Assurto a simbolo talmente diffuso da essere ancora oggi, dopo oltre 6.000 anni, reperibile dappertutto in Sardegna, e non solo, è diventato caratterizzante non solo per questa Terra, ma anche per la Antica Civiltà Sarda. Ne parleremo ancor più quando analizzeremo un’altra questione di cui, “stranamente” si parla ben poco, ossia del modo in cui veniva chiamata la Sardegna da altri Popoli, anche molto distanti. Per chi abbia una visione esclusivamente “orientalista” della Storia Sarda, diventa impossibile trovare definizioni che vadano al di là del 1.500 avanti Cristo, e su cui non c’è neppure identità di vedute. Figuriamoci a retrodatare il tutto di più di 2.500 anni, come invece è possibile fare grazie allo studio dell’Antico Alfabeto Sardo. Solo la visione “occidentalista” e nord-europea, infatti, sempre parecchio avversata per motivi che ho già tante volte evidenziato, permette di risolvere la interessante questione dei nomi con cui, nel corso dei millenni, sono stati definiti gli Antichi Sardi e la propria Terra per l’appunto. Ma si sa: i rapporti tra Sardegna e Scozia, nonché Penisola Iberica, (peraltro evidenti sulla base di una miriade di prove), e pre-Celtici, (oltre 6.000 anni fa), suscitano ancora parecchie angosce, se non terrore, proprio come l’Antico Alfabeto Sardo.

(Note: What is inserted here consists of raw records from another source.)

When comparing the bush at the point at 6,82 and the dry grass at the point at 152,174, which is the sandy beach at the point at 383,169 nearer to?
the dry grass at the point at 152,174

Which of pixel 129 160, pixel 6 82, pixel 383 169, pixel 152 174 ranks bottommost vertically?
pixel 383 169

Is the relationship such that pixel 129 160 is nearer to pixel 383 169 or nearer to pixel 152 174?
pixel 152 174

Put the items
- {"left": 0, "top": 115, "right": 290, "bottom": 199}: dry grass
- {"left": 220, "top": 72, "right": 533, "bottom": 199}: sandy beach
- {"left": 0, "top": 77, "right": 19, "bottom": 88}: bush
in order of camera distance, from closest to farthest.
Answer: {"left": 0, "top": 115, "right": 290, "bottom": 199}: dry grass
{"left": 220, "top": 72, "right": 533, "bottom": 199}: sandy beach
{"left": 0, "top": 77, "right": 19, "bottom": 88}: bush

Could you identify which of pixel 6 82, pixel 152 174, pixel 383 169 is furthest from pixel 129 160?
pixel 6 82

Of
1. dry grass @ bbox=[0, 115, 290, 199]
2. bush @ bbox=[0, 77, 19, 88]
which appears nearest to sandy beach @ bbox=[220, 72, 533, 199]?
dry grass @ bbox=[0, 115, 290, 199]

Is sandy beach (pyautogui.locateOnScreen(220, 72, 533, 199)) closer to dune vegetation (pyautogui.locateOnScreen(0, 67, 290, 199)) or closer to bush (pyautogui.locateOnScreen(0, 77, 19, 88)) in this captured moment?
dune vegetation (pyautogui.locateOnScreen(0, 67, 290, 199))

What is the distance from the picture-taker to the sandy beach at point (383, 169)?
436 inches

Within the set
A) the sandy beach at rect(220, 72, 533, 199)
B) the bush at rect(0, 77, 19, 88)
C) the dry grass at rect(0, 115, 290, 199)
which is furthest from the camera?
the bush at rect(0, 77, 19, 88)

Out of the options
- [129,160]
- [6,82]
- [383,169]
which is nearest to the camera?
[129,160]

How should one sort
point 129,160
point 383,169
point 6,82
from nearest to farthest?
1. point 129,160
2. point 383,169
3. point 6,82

A tale proposito due note, tanto per essere sempre chiari:

  1. fateci caso: da quando si sta finalmente venendo a capo delle migliaia e migliaia di iscrizioni in Antico Alfabeto Sardo ancora oggi visibili in tutta l’Isola, e di cui si parlava fino a qualche anno fa come di un qualcosa di incomprensibile, stranamente è calato, ad esclusione delle Persone intellettualmente oneste che per fortuna esistono, un silenzio totale, come non esistessero più segni grafici lineari su pietra, bronzo ed altri metalli, perfettamente traducibili e chiarissimi. Ma si sa: la Storia della Antica Civiltà Sarda va prima compresa, poi deve anche affrontare negazionismi e silenzi di ogni genere, spesso frutto di “patti” più o meno interessati. Quando ne parlo all’Estero, mi dicono che si tratta di un fenomeno, assurdo, che rende tale ricerca storica addirittura unica al mondo per “nascondimento e simili”, ed è paragonabile solo al silenzio che circola sull’argomento-piramidi, diffusissime, ma solo, ovviamente, per chi sappia, od abbia il coraggio di guardarle, per lo meno. Pazienza, c’è ancora più gusto, non Vi pare?
  2. A riprova di quanto affermo, la questione del Vino, per l’appunto, collegato alla M Sarda di Muin. Ormai viene riconosciuto da studi di ogni genere che il Vino Sardo è talmente antico da essere il più vetusto del Mediterraneo; ci fa piacere, lo abbiamo affermato, su base alfabetica per l’appunto, da anni. Ci si sarebbe potuta aspettare una eco molto maggiore di quanta non ce ne sia stata, ed invece, come al solito, il silenzio, escluse le voci di cui sopra, è calato sovrano. Nulla di nuovo sotto il sole, ci mancherebbe: ma almeno, per favore, ci si risparmi la manfrina della “volontà di accertare la reale Storia Sarda” ripetuta fino alla noia dai soliti ipocriti, che poi, come detto, scappano a gambe levate da ogni “pericolosa novità”. Penoso, davvero. Ed anche poco dignitoso.

Ci rivediamo per parlare dei nomi con cui venivano identificate la Sardegna e gli Antichi Sardi. Più c’è silenzio più significa che si sta percorrendo la strada giusta. E questo è un gran bene, per chi sia realmente appassionato ed intellettualmente onesto. Ogni tanto è bene ricordarlo.
Alla prossima. Vostro,
Fabio Garuti.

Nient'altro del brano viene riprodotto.